In May, when Jones first presented the proposed changes to the City Council, he expressed that it would simply be returning to the status quo. Prior to 2018, he said, it was a gross misdemeanor to be in the parks after hours, a more severe penalty than what police are asking for now. He characterized that rule change as an oversight during a larger overhaul of park rules, one that had changed the dynamic of law enforcement in the parks that needed to be rectified.
Beggs, who was on the City Council in 2018, called this an “urban legend,” saying the change in penalty was not an oversight but a conscious decision made as part of a broader effort to reform city law.
“The city for a while has been trying to not make things a crime, because it costs a lot of money to process, and it has a lot of impacts on people’s lives,” he said.
City law on being in the parks after hours prior to 2018 is murky. While one chapter of city code did make violating park rules a gross misdemeanor, a separate chapter simultaneously made violations a civil infraction, the same as it is currently.

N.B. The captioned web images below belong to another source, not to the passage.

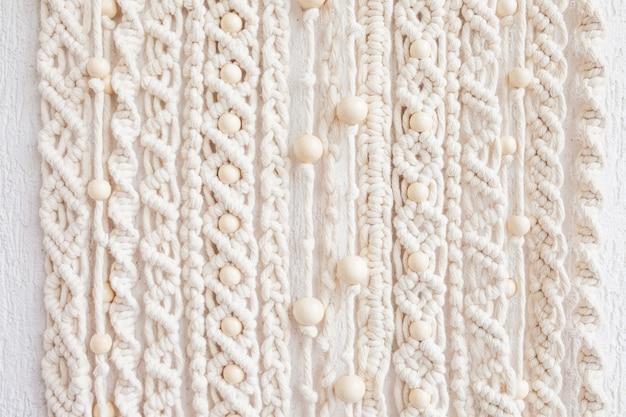 Zbliżenie: ręcznie robiony wzór tekstury makramy. ekologiczna nowoczesna dzianina. naturalna koncepcja dekoracji wnętrza.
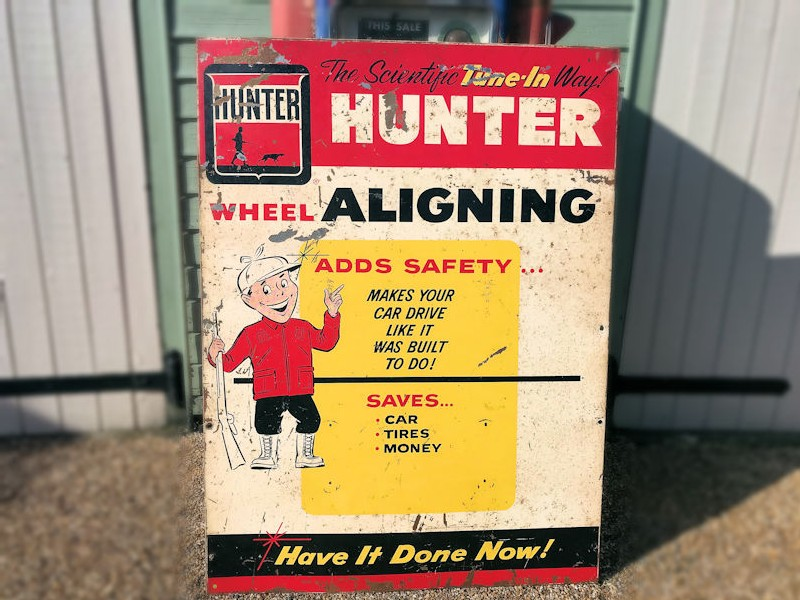 Original 1962 painted tin Hunter wheel aligning sign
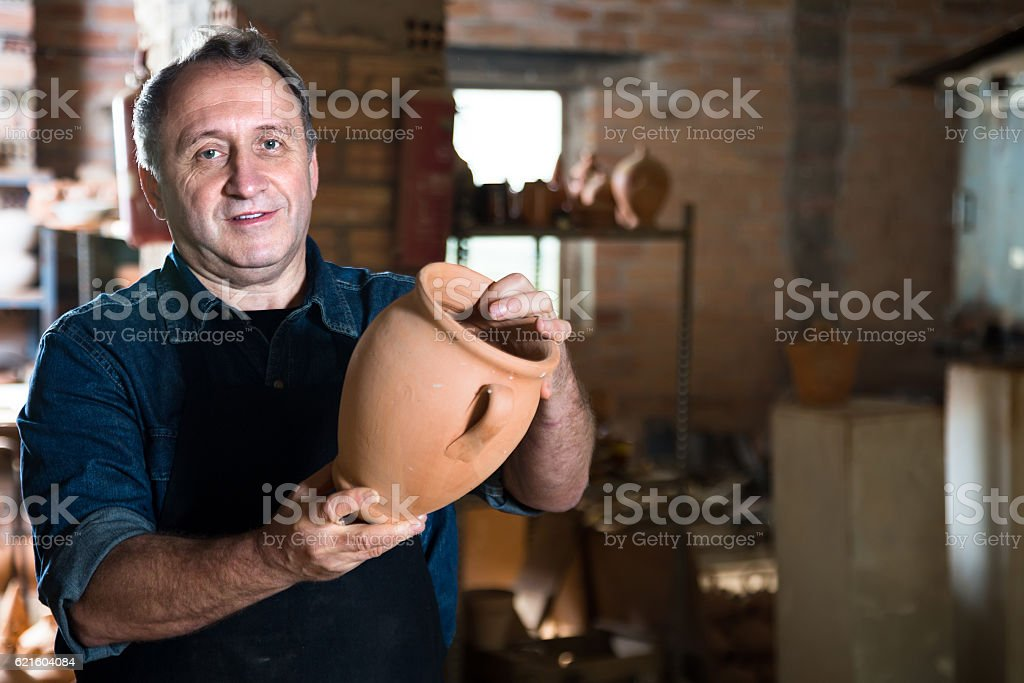 Elderly potter at ceramic workshop stock photo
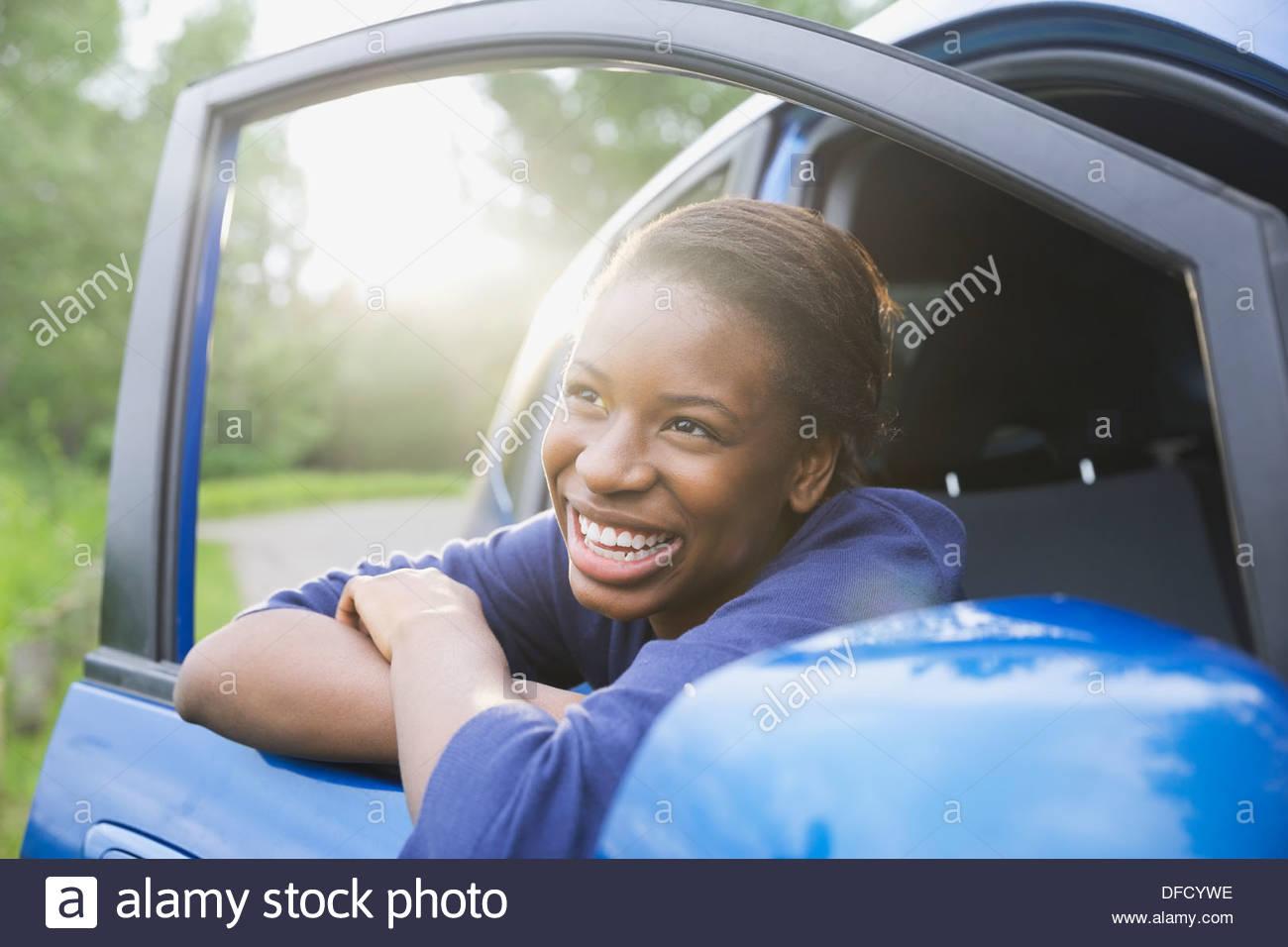 Fröhliche Teenager-Mädchen, stützte sich auf Autotür Stockbild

A prosecutor could have chosen which part of the city code to use when charging a violator, Beggs said, but he noted that a judicial principle called the rule of lenity calls for judges to interpret unclear statutes in a way that is most favorable to defendants.
It’s difficult to tell how law enforcement interpreted city law prior to 2018. In 2016 and 2017, there were neither any arrests nor tickets made in city parks for violating the hours of closure, according to Spokane Police Department spokeswoman Julie Humphreys.
“Historically, being in the parks after hours was not a violation we had to take enforcement action around,” Humphreys said.
Humphreys argued that the increase in violent crime in the parks made the threat of arrest a necessary deterrent. There were three shootings resulting in an injury in 2022, Hendren has noted, including one fatality.
“It was one of the worst years we’ve had in city parks when it comes to violence,” he said in May.
In a letter to the City Council, the Spokane Human Rights Commission opposed the ordinance sponsored by Bingle, Cathcart and Stratton, questioning the police department’s theory that a threat of arrest would act as a deterrent, and raising concerns that it would criminalize those engaged in no other criminal activities. The commission noted that other aspects of city code require a warning prior to citation, such as the city’s noise control laws.
Other approaches to safety
Though much of the attention about reducing unwanted behavior in city parks has been focused on increasing police authority, Jones emphasized in an interview that Spokane’s Parks and Recreation Department isn’t just relying on criminalization.
Unwanted behaviors also can be deterred with infrastructure changes, such as increasing sight lines around playgrounds and reducing places where people can hide, Jones said. He pointed to the Dutch Jake Park as an example, which he said had at one time been a primary problem area.
“If you look at the Dutch Jake Park of today, you’re able to see through the playground, so you don’t have some of those hiding places that the existing playground would have,” he said.
The rebuilt Don Kardong Bridge, which connects the east side of downtown for Centennial Trail users trying to reach Gonzaga University and Riverfront Park, is another good example, Jones said. A prior design has lowered lookout areas along the bridge that posed safety concerns, which have since been eliminated, he said, while updated lighting helps further improve visibility.
Activities that can attract more people to city parks is also a focus, Jones added, pointing to programs teaching at-risk youth life skills in partnership with the regional Educational Service District, free-swim clinics in partnership with the Spokane Parks Foundation and others. Having better visibility and more people in these spaces can be an effective deterrent, Jones said.
“There’s a lot of planning and thought that goes into, not only what the citizens are telling us they want, but then also the long-term sustainability and safety of the park as well,” Jones said.